ЗАДАНИЯ:
a - Определите, согласуются ли с отрывком о Власове следующие утверждения: (i) твердость в прощальном письме к Агнессе Павловне Подмазенко нарушается только в последних строках; (ii) Власову хочется узнать, кто у него родился, сын или дочь; (iii) после окружения отношения между Власовым и Вороновой остались прежними. На каждое утверждение ответьте «да» или «нет» и приведите решающие слова отрывка в точной цитате.
b - Выпишите из отрывка о Власове без изменений фрагмент, начав с того места, где стоят слова «Все тут прямо», и закончив словами «подруг на фронт.».
c - Какое желание отрывок о Власове называет, по-видимому, наиболее сильным у Власова в майские дни 1942 года?

Все тут прямо и — вспомните, что залог мужской бодрости на войне, в том, что жены не могут попрекать своих мужей за измены — по-генеральски откровенно.

И только в последних строках прощального письма к Агнессе Павловне Подмазенко нарушается эта твердость. Возникает некая суетливость. Власов начинает бормотать, дескать, «обстановка уже сейчас складывается [122] так, что ты уже почти можешь приехать ко мне, а когда я получу от тебя письмо, будет уже очень хорошо». Впрочем, причина этой откровенной и на первый взгляд бессмысленной лжи понятна. Эта ложь произрастает из трясины его отношений с Агнессой Подмазенко. Власову мучительно хочется узнать, кто — сын или дочь? — родился у него. Это, кажется, наиболее сильное его желание в майские дни 1942 года, и ради исполнения его он готов пойти на все, даже на то, чтобы нарушить правила невозвращения подруг на фронт.

Предельно простыми и ясными — баба при генерале — были поначалу и отношения между Власовым и Вороновой… Но после окружения все переменилось.

ИСХОДНЫЕ ЗАПИСИ:
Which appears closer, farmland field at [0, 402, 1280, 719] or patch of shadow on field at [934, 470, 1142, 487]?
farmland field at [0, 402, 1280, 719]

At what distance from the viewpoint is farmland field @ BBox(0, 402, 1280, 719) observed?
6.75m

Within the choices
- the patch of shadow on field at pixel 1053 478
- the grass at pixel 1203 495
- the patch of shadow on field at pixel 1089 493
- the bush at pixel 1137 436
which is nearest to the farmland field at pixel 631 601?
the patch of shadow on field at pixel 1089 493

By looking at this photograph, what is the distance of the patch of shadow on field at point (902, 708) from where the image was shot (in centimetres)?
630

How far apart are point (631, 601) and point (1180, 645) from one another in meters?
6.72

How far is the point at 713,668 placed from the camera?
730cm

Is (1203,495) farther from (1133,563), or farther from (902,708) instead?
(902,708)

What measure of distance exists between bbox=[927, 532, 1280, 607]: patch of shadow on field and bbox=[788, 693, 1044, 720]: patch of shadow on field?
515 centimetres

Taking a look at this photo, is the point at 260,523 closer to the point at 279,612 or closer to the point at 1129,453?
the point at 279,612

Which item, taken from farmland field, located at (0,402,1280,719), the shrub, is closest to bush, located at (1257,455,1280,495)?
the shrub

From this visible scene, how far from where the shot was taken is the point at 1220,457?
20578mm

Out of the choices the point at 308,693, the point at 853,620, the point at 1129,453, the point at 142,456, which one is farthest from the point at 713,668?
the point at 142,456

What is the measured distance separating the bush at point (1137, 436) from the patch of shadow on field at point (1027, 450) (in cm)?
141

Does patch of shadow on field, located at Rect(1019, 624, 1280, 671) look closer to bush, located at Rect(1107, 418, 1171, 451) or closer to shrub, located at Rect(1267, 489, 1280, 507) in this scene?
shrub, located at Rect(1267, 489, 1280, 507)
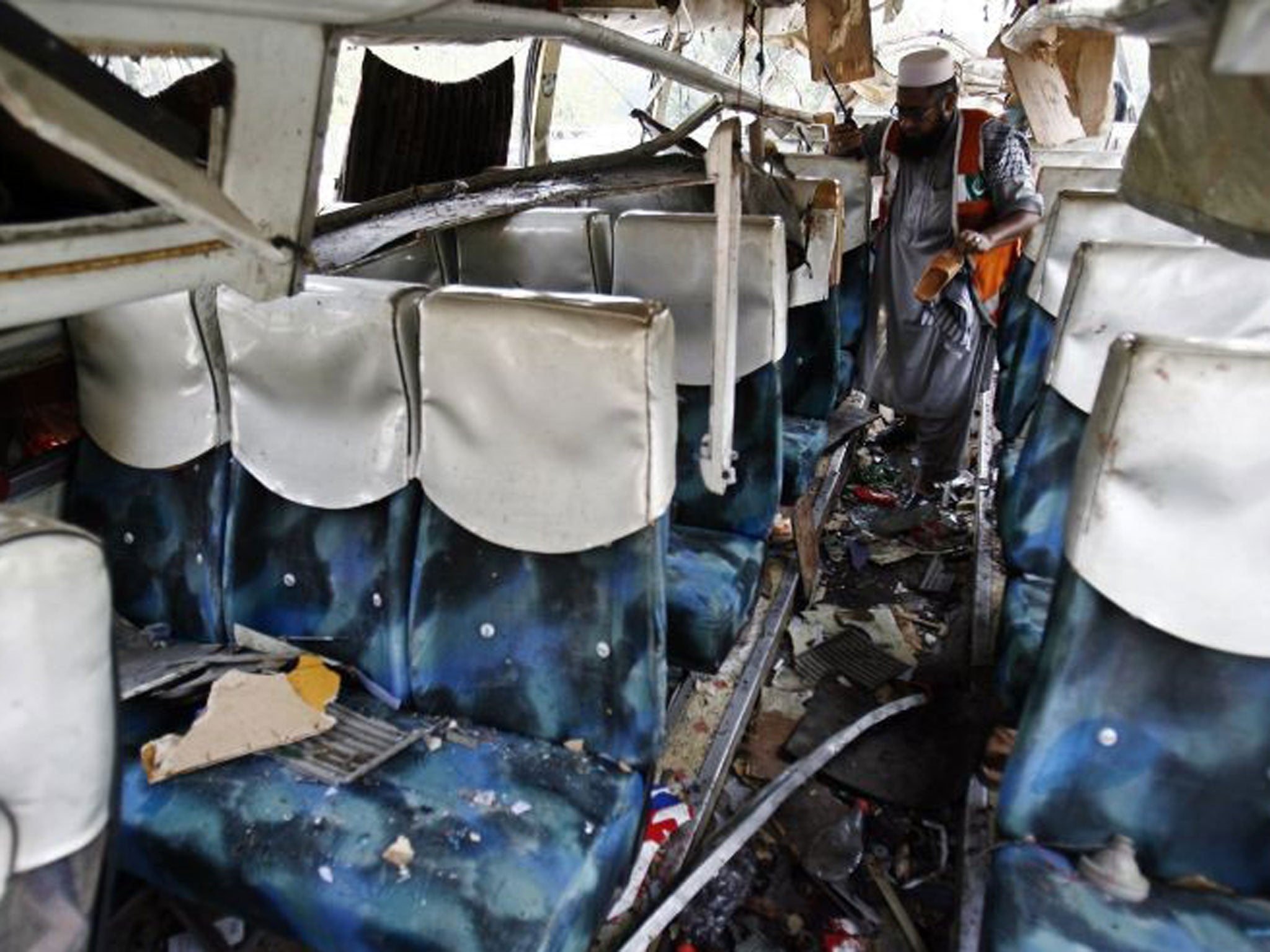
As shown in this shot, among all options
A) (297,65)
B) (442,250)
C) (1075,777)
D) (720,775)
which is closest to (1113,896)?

ОТВЕТЫ К ЗАДАНИЯМ:
a -
(i) Да: «И только в последних строках прощального письма к Агнессе Павловне Подмазенко нарушается эта твердость».
(ii) Да: «Власову мучительно хочется узнать, кто — сын или дочь? — родился у него».
(iii) Нет: «Но после окружения все переменилось».

b -
Все тут прямо и — вспомните, что залог мужской бодрости на войне, в том, что жены не могут попрекать своих мужей за измены — по-генеральски откровенно.

И только в последних строках прощального письма к Агнессе Павловне Подмазенко нарушается эта твердость. Возникает некая суетливость. Власов начинает бормотать, дескать, «обстановка уже сейчас складывается [122] так, что ты уже почти можешь приехать ко мне, а когда я получу от тебя письмо, будет уже очень хорошо». Впрочем, причина этой откровенной и на первый взгляд бессмысленной лжи понятна. Эта ложь произрастает из трясины его отношений с Агнессой Подмазенко. Власову мучительно хочется узнать, кто — сын или дочь? — родился у него. Это, кажется, наиболее сильное его желание в майские дни 1942 года, и ради исполнения его он готов пойти на все, даже на то, чтобы нарушить правила невозвращения подруг на фронт.

c - Узнать, кто у него родился: сын или дочь.